Task >> Copy out all of the records below word for word, keeping every line unchanged.

Extracted information >>
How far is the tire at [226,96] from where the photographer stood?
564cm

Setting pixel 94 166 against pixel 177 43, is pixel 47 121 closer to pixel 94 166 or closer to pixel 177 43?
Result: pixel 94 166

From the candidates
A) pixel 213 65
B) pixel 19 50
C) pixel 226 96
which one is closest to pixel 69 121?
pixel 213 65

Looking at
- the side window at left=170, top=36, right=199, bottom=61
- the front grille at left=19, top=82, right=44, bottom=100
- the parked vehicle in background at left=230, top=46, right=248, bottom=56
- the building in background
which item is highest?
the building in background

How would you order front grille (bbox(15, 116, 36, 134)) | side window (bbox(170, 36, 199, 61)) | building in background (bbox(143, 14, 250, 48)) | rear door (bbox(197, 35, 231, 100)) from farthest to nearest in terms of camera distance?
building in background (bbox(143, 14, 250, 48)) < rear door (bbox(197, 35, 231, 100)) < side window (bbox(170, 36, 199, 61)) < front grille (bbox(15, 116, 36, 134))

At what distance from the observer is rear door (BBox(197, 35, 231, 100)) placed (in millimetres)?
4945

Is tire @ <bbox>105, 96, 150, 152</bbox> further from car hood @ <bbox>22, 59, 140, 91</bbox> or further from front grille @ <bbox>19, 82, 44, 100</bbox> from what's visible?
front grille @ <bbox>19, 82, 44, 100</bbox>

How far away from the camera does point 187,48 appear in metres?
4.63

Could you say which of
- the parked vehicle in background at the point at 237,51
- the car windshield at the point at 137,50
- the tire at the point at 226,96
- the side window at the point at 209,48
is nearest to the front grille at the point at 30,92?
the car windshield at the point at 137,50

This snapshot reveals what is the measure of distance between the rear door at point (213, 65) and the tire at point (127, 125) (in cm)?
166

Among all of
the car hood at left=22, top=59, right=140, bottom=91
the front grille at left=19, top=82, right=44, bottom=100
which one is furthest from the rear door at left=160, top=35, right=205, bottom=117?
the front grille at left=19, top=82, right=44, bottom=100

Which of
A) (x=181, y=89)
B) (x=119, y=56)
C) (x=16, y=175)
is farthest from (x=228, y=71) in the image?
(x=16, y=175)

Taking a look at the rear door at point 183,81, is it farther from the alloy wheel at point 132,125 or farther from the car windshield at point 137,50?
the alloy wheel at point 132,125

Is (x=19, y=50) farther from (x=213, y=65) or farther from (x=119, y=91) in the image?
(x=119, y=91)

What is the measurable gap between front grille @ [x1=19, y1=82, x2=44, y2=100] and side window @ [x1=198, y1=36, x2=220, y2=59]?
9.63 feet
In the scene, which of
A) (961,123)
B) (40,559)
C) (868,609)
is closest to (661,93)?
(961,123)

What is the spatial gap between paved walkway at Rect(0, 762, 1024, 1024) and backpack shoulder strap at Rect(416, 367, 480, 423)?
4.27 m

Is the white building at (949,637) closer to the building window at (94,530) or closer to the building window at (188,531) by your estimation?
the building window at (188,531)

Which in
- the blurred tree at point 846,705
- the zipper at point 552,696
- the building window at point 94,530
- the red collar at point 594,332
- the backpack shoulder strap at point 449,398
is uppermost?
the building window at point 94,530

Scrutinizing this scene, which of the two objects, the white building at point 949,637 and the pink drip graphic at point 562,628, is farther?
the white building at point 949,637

Response to the task >>
How far is the tire at [226,96] from where the photographer stood?
564cm

Setting pixel 94 166 against pixel 177 43, is pixel 47 121 closer to pixel 94 166 or closer to pixel 177 43?
Result: pixel 94 166

From the candidates
A) pixel 213 65
B) pixel 19 50
C) pixel 226 96
which one is closest to pixel 69 121?
pixel 213 65

Looking at
- the side window at left=170, top=36, right=199, bottom=61
- the front grille at left=19, top=82, right=44, bottom=100
- the parked vehicle in background at left=230, top=46, right=248, bottom=56
- the building in background
which item is highest?
the building in background

How would you order front grille (bbox(15, 116, 36, 134)) | side window (bbox(170, 36, 199, 61)) | building in background (bbox(143, 14, 250, 48)) | rear door (bbox(197, 35, 231, 100)) from farthest to nearest in terms of camera distance?
building in background (bbox(143, 14, 250, 48)) < rear door (bbox(197, 35, 231, 100)) < side window (bbox(170, 36, 199, 61)) < front grille (bbox(15, 116, 36, 134))

At what distance from the observer is rear door (BBox(197, 35, 231, 100)) placed (in millimetres)?
4945

Is tire @ <bbox>105, 96, 150, 152</bbox> further from car hood @ <bbox>22, 59, 140, 91</bbox> or further from front grille @ <bbox>19, 82, 44, 100</bbox> from what's visible?
front grille @ <bbox>19, 82, 44, 100</bbox>

How far away from the camera does point 187,48 appear in metres?
4.63

Could you say which of
- the parked vehicle in background at the point at 237,51
- the car windshield at the point at 137,50
- the tire at the point at 226,96
- the side window at the point at 209,48
is nearest to the front grille at the point at 30,92?
the car windshield at the point at 137,50

This snapshot reveals what is the measure of distance between the rear door at point (213, 65) and the tire at point (127, 125) (in cm)?
166

Among all of
the car hood at left=22, top=59, right=140, bottom=91
the front grille at left=19, top=82, right=44, bottom=100
which one is furthest from the rear door at left=160, top=35, right=205, bottom=117?
the front grille at left=19, top=82, right=44, bottom=100

Which of
A) (x=181, y=89)
B) (x=119, y=56)
C) (x=16, y=175)
is farthest from (x=228, y=71) in the image?
(x=16, y=175)

Taking a look at the rear door at point 183,81, is it farther from the alloy wheel at point 132,125 or farther from the car windshield at point 137,50?
the alloy wheel at point 132,125

Is (x=19, y=50) farther from (x=213, y=65) or farther from (x=119, y=91) in the image?
(x=119, y=91)

What is the measurable gap between front grille @ [x1=19, y1=82, x2=44, y2=100] and side window @ [x1=198, y1=36, x2=220, y2=59]?
9.63 feet
In the scene, which of
A) (961,123)
B) (40,559)
C) (868,609)
is closest to (661,93)?
(961,123)

What is the spatial gap between paved walkway at Rect(0, 762, 1024, 1024) and backpack shoulder strap at Rect(416, 367, 480, 423)?
4.27 m

Is the white building at (949,637) closer to the building window at (94,530) or closer to the building window at (188,531) by your estimation?
the building window at (188,531)

Which in
- the blurred tree at point 846,705
- the zipper at point 552,696
- the building window at point 94,530
- the red collar at point 594,332
- the backpack shoulder strap at point 449,398
is uppermost?
the building window at point 94,530

Scrutinizing this scene, which of the two objects, the white building at point 949,637 and the pink drip graphic at point 562,628, is farther?
the white building at point 949,637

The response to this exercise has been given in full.